◆ Material provided ◆

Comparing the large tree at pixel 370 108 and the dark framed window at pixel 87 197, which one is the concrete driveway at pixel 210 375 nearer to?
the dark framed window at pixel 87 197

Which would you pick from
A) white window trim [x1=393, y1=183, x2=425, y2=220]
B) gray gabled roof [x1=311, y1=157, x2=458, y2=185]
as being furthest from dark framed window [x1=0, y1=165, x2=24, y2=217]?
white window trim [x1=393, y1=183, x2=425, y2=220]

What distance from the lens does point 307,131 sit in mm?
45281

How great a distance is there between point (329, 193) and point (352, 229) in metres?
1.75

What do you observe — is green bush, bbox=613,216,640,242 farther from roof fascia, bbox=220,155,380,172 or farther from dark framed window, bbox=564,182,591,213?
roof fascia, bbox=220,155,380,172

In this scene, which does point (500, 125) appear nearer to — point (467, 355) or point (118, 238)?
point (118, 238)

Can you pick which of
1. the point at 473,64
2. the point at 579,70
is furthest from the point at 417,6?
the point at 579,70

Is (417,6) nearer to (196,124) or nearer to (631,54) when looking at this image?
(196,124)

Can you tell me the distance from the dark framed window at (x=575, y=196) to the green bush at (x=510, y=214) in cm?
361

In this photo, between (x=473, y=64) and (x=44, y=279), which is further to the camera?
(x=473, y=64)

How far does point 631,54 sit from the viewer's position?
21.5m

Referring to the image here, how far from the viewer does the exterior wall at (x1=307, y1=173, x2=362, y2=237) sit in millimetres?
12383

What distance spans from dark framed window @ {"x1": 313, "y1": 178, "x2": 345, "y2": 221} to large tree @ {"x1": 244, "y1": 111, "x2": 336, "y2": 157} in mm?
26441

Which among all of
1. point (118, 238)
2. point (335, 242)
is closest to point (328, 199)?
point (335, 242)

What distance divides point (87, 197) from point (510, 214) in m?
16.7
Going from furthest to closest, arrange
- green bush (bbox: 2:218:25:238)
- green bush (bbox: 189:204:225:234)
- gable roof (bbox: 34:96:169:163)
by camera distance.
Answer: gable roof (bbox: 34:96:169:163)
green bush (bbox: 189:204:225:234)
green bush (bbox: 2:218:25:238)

◆ Goal of the exercise ◆
Reproduce all of the records above word for word, from the first line to the last.

◆ Finished answer ◆
Comparing the large tree at pixel 370 108 and the dark framed window at pixel 87 197, which one is the concrete driveway at pixel 210 375 nearer to?
the dark framed window at pixel 87 197

Which would you pick from
A) white window trim [x1=393, y1=183, x2=425, y2=220]
B) gray gabled roof [x1=311, y1=157, x2=458, y2=185]
as being furthest from dark framed window [x1=0, y1=165, x2=24, y2=217]?
white window trim [x1=393, y1=183, x2=425, y2=220]

What distance from the lens does point 307,131 sit in mm?
45281

How great a distance is there between point (329, 193) and point (352, 229) in metres?
1.75

What do you observe — is green bush, bbox=613,216,640,242 farther from roof fascia, bbox=220,155,380,172 or farther from dark framed window, bbox=564,182,591,213?
roof fascia, bbox=220,155,380,172

In this scene, which does point (500, 125) appear nearer to — point (467, 355) or point (118, 238)?
point (118, 238)

Can you pick which of
1. the point at 473,64
2. the point at 579,70
is furthest from the point at 417,6?
the point at 579,70

Is (417,6) nearer to (196,124) or nearer to (631,54) when looking at this image?
(196,124)

Can you tell me the distance from the dark framed window at (x=575, y=196) to the green bush at (x=510, y=214) in cm?
361

In this photo, between (x=473, y=64) and (x=44, y=279), which is further to the camera?
(x=473, y=64)

How far does point 631,54 sit from the viewer's position?
21.5m

Referring to the image here, how far from the viewer does the exterior wall at (x1=307, y1=173, x2=362, y2=237) sit in millimetres?
12383

What distance spans from dark framed window @ {"x1": 313, "y1": 178, "x2": 345, "y2": 221} to large tree @ {"x1": 244, "y1": 111, "x2": 336, "y2": 157} in mm?
26441

Which among all of
1. point (118, 238)
2. point (335, 242)
is closest to point (328, 199)?
point (335, 242)

What distance divides point (87, 197) from point (510, 214) in m?
16.7
Going from furthest to closest, arrange
- green bush (bbox: 2:218:25:238)
- green bush (bbox: 189:204:225:234)
- gable roof (bbox: 34:96:169:163)
by camera distance.
Answer: gable roof (bbox: 34:96:169:163)
green bush (bbox: 189:204:225:234)
green bush (bbox: 2:218:25:238)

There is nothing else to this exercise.